# Failure points when raising queens



## danno1800 (Mar 13, 2004)

Those are all good ideas, Fusion. Dr. Cobey says she likes to see so many nurse bees in the cell builder that they festoon down when you open the lid. She also puts a pollen patty down to help them make big well-fed queens. Thanks for getting this discussion started.


----------



## Michael Bush (Aug 2, 2002)

Getting them to build the cells was the hard part for me. I went with the ohio queen breeders method of setting up the box. But mostly I like to have some open brood on each side of the queen cell bar and plenty of honey and pollen and LOTS of bees.

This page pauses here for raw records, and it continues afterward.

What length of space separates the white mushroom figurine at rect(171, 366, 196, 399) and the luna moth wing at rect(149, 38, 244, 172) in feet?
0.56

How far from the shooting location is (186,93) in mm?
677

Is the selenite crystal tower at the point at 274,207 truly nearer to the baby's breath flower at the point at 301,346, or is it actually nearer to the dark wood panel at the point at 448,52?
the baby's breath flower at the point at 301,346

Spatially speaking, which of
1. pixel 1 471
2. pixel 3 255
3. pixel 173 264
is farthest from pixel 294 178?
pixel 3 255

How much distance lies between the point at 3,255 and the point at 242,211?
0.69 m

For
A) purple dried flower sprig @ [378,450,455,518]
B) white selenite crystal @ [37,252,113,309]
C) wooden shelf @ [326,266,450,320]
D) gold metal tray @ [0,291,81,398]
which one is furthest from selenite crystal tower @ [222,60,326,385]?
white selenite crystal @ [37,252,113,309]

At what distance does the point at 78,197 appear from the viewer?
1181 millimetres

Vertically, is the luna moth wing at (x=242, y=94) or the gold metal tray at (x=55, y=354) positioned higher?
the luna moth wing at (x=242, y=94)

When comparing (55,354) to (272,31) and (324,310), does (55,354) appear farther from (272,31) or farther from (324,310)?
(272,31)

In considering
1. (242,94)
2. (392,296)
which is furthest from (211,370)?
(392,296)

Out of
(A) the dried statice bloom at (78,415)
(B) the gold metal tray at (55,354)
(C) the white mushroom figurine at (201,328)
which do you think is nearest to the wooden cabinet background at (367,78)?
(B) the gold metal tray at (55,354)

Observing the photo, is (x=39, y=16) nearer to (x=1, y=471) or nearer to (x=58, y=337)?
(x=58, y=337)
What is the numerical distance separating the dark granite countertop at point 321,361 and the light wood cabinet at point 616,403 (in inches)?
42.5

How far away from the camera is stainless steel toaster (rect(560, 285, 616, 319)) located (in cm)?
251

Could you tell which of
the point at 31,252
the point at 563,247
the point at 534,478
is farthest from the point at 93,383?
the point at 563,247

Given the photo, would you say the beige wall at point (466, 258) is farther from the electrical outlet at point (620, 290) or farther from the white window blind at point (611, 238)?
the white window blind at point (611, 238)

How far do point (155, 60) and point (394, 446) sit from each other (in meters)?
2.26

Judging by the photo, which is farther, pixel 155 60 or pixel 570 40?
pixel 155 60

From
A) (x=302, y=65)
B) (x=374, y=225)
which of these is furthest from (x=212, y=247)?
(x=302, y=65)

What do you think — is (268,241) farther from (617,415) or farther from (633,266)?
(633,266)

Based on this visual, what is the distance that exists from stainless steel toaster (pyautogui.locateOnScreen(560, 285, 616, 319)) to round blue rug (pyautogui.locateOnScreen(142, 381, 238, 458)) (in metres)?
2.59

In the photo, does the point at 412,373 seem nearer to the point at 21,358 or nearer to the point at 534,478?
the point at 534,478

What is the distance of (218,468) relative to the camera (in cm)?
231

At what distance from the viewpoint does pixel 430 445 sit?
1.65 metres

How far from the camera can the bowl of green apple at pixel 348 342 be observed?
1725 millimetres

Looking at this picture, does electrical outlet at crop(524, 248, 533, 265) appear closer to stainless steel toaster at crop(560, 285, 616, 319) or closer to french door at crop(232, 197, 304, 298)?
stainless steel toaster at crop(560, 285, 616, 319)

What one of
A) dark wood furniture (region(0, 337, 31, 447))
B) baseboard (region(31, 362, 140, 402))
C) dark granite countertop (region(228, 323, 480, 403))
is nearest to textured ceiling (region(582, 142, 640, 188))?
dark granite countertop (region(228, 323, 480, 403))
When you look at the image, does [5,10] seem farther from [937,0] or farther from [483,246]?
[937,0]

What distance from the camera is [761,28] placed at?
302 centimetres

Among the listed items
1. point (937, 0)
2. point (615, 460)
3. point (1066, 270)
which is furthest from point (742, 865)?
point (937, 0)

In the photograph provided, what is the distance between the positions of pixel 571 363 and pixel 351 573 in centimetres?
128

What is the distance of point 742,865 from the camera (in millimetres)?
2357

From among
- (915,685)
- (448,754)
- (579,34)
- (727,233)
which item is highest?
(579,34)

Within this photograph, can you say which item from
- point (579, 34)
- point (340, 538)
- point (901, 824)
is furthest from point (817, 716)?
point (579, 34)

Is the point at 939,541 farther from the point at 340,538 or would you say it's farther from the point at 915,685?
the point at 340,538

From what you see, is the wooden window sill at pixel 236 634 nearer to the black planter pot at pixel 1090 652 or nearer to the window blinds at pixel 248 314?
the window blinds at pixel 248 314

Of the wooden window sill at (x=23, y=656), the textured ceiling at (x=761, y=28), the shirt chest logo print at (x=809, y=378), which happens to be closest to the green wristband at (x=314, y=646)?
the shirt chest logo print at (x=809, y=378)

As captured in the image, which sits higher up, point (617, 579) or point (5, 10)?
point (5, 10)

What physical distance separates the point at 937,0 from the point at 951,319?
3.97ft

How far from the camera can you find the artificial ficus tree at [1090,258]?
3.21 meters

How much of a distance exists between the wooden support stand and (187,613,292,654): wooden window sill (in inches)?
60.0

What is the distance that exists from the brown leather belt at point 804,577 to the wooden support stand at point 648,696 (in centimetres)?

I can get by with an eight frame medium box if it's overflowing with bees. But usually I'm using a 10 frame medium box.


----------



## BerkeyDavid (Jan 29, 2004)

Hi All. How important do you believe it is for the hive to be queenless? What about just excluding the queen to the bottom box?

david


----------



## Michael Bush (Aug 2, 2002)

I had difficulty at first even WITH them queenless. I suppose if they are crowded enough and there are nurse bees handy it might be possible you can get them to build cells.

The main issue of not having emergency cells for new queens is the known age of the larvae. Sometimes the bees start with one a bit old. If you handle that they should be well fed and well developed.


----------



## BWrangler (Aug 14, 2002)

Hi Guys,

Out west, dryness is a big problem. When it's 90 degrees and 15% humidity, grafted larva will dry out before the bees can re-establish and care for newly grafted larva. It only takes a dozen minutes, so a beekeeper needs keep the larva wrapped with wet towels, the cell bars/frames at hive temperature for fast acceptance, and work the hives with minimal disruption.

Mid-day is a bad time to graft under such conditions.

I've found it's quite necessary to have a starter full of young nurse bees. There are lots of ways to get them and I prefer shaking or adding frames of hatching brood so that almost all of the bees are of the right age. 

A big hive, with lots of bees of all ages, is harder to work. If the weather has curtailed brood rearing and many of the worker bees are older than 10 days, they can actually hinder queen rearing. A single, with 6 to 8 frames of young bees and no open brood, can raise the same amount of queen cells as a big, three story hive. When problems occur, like a honey flow, the smaller hive will keep rearing cells, whereas the larger hive will forget the cells and go to work making honey, swarming, etc.

Regards
Dennis


----------



## BWrangler (Aug 14, 2002)

Hi David,

>Hi All. How important do you believe it is for the hive to be queenless? What about just excluding the queen to the bottom box?

Having brood frames without queen substance on them is essential. Most systems that use a queen right starter, have three story hives with large bee populations. They start cells with one box between the queen and the grafted larva. It takes a very large bee population for this system to work.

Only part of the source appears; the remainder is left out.